The entrepreneurs that I admire most share one significant trait: they don't consider themselves the sole architects of their success. They have the humility to recognize that many others have helped them along the way: dedicated employees who believed in what they were doing; mentors and advisors who gave generously of their time and expertise; loved ones who supported and put up with them; inspirers who served as their role models. They also know that while they worked hard, persisted and seized opportunities where others might have overlooked them, to some extent luck also figured in their good fortune.
Because the most remarkable entrepreneurs don't generally consider themselves remarkable, they tend to think inclusively. They want to make money, but they don't view money strictly as something with which to line their own pockets; they see it as a way to give something back to their businesses, their employees and their communities so all can grow and flourish.
What I'm really speaking about here is an intuitive understanding that success can be fleeting. As a result, the best entrepreneurs possess gratitude and a sense of humility. Consider, for instance, the inscription on the tombstone of Andrew Carnegie, one of America's great 19th century entrepreneurs, who went from being a telegraph messenger to founding U.S. Steel: "Here lies a man who knew how to enlist the service of better men than himself." But I'd argue that even Steve Jobs, who wasn't exactly known for his humility, understood that life was full of vicissitudes and that he did not stand alone. I think he understood it because he came from a humble background and he had a remarkably messy life. (He was adopted at birth by loving parents, but only after being passed over by a lawyer and his wife who decided at the last minute that they wanted a girl, and only after his biological mother initially refused to sign the adoption papers for the next couple in line because they weren't college-educated. She only relented a few months later when they promised to send her son to college one day. Steve's adoptive parents made good on their promise, and he went to college, although he famously dropped out after six months. And of course, he was kicked out of his own company.) Still, whatever his flaws, Jobs understood that he was only as good as the people around him, he surrounded himself with the best people, and he remained remarkably loyal to them--as they remained to him.

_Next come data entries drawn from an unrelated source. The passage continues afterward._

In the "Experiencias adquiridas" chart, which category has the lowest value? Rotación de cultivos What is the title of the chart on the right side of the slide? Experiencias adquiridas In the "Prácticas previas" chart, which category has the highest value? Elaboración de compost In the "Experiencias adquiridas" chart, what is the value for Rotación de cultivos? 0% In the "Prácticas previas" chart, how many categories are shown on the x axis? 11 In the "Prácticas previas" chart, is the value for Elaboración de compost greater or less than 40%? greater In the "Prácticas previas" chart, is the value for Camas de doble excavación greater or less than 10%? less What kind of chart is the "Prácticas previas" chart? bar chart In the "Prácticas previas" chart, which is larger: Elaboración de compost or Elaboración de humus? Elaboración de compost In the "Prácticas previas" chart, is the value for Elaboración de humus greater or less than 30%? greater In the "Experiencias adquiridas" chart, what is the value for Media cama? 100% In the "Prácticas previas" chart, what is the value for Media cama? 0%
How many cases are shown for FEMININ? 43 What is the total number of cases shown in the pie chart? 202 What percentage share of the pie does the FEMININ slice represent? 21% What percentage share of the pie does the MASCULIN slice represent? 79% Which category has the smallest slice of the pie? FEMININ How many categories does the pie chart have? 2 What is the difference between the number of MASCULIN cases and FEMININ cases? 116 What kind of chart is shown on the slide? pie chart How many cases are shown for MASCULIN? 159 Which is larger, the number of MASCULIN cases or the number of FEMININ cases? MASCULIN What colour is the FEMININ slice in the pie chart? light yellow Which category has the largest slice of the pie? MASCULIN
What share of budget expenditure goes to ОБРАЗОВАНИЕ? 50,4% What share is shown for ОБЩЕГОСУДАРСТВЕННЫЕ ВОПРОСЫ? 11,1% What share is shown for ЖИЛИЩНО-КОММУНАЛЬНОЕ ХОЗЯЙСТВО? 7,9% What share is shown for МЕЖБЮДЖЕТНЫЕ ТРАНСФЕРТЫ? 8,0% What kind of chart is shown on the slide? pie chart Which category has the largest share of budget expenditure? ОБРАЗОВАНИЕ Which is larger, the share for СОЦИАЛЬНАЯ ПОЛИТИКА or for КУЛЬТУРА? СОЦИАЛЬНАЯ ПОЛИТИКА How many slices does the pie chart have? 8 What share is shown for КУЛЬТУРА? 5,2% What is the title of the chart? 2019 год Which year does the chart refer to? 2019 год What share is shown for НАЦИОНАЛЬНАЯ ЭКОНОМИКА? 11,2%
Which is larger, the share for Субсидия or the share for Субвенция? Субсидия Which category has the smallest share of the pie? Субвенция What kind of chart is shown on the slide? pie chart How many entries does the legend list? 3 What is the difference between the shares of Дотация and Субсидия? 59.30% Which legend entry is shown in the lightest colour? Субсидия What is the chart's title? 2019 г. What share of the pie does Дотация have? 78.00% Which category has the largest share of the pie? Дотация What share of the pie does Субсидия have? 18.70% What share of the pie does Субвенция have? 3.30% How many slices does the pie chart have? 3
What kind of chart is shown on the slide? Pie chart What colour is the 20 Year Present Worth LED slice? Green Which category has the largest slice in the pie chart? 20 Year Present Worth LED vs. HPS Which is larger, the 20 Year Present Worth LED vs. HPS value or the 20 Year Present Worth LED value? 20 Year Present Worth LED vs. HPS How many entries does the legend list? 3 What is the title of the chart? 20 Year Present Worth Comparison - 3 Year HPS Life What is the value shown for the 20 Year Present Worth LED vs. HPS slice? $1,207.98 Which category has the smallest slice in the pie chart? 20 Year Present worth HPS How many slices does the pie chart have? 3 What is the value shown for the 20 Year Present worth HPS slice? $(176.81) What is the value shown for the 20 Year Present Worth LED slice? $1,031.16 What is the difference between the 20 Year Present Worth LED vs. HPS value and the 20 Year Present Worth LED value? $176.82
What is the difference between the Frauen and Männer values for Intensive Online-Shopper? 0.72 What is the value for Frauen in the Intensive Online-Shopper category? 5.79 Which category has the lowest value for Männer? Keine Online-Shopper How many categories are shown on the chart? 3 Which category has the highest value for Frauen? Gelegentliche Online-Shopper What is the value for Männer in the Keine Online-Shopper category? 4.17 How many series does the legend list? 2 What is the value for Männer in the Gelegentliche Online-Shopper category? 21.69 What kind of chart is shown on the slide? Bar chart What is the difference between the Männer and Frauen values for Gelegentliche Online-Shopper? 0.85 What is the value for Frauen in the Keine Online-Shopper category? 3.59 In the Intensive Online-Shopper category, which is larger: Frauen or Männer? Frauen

Of course confidence is essential for an entrepreneur, and confidence flows from a healthy sense of self, but there's a big difference between healthy egotism and that of the blind, bloated, runaway, abusive-to-others variety. That's why I think it's so important to stay grounded and be careful not to start believing your own press. To run a successful company, you need to hear the truth, and to hear the truth you need to surround yourself with people who will tell it to you. But if you've turned into one of those bosses who's a legend in his or her own mind, that's not going to happen.
That's why I think it's so vital to regularly take stock of yourself, and to put in place a series of checks and balances to ensure that you're not becoming somebody you no longer like. Try to remember why you became an entrepreneur in the first place, and the person you were when you first started out. Try to remember the people who helped you back then. And try to remember to perform small acts of kindness for those around you. Those little gestures can go a long, long way.
How important do you think having humility is for an entrepreneur? What benefits flow to those who possess it? What about the damage that can result in business when an entrepreneur lacks humility?